Further, and importantly, because the priority of TBC, understood as indicated above, is most of the time integrated into a novel doctrine of God, those who are deeply committed to TBC (as are many bishops) see this commitment as given to them personally by God and they, as his apostles and prophets, have to teach and commend it. (Note here that the doctrine of God can be any which sees God as Deity in a relation of evolution, development, and change to and with the cosmos—e.g., panentheism and/or process theology. So the new prophets see themselves as together with God in the mission of God as agents of change (for the better) in the universe and in the church. Eschatology for them is the realization of the millennial goals and the exercise by each and every person of his or her rights.

The point to be made here forcefully is that anyone, who has a novel doctrine of God (rejecting classical Trinitarian Theism and embracing a God who is tied to the cosmos eternally), and who is also committed to TBC is bound by conscience to support the momentum of innovation and change that is occurring in western Christendom and specifically in The Episcopal Church.

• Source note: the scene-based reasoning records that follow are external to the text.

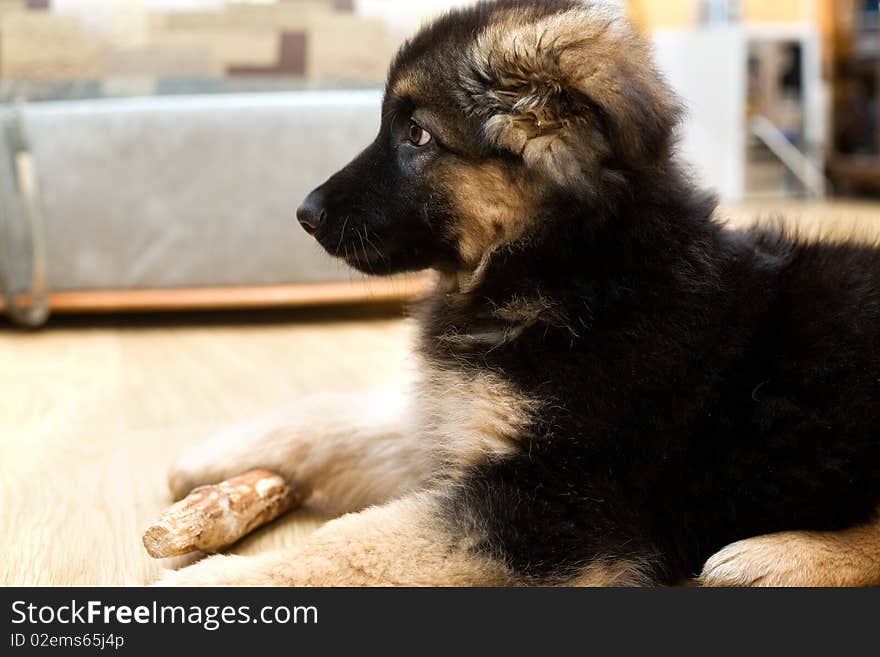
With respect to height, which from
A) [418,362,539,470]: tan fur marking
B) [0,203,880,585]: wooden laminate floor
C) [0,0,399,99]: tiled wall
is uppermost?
Answer: [0,0,399,99]: tiled wall

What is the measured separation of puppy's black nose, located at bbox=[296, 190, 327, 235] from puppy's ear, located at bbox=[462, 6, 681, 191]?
0.30m

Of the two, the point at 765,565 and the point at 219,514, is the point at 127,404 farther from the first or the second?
the point at 765,565

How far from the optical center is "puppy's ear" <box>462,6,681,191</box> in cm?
131

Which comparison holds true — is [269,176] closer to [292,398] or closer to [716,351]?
[292,398]

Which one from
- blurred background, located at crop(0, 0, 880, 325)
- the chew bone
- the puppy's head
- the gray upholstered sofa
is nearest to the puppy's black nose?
the puppy's head

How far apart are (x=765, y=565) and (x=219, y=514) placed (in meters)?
0.83

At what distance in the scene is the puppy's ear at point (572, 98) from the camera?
1311 mm

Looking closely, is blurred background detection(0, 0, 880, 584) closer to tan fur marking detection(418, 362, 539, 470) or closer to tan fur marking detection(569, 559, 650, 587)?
tan fur marking detection(418, 362, 539, 470)

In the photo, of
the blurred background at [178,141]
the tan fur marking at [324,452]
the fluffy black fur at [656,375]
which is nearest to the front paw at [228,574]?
the fluffy black fur at [656,375]

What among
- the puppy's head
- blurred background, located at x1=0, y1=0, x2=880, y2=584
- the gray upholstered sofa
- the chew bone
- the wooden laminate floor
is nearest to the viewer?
the puppy's head

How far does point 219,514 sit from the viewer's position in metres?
1.54

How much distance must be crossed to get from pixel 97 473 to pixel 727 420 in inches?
49.3

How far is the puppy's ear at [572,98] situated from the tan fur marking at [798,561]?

And the full rights of homosexual, lesbian and bi-sexual persons is but one part—howbeit right now a focal part—of the general commitment.

Conclusion

Thus the position of the liberal progressives of The Episcopal Church, led by the competent lady Presiding Bishop, is a deeply religious and moral one, with implications in many directions. However, it is not in any way at all the traditional Christian Religion & Morality, known from Scripture and Tradition. That it is not so, does not mean that these people do not want to be in close touch with traditional Churches and peoples. Since they see themselves as prophets of the new order they need people to whom they can prophesy!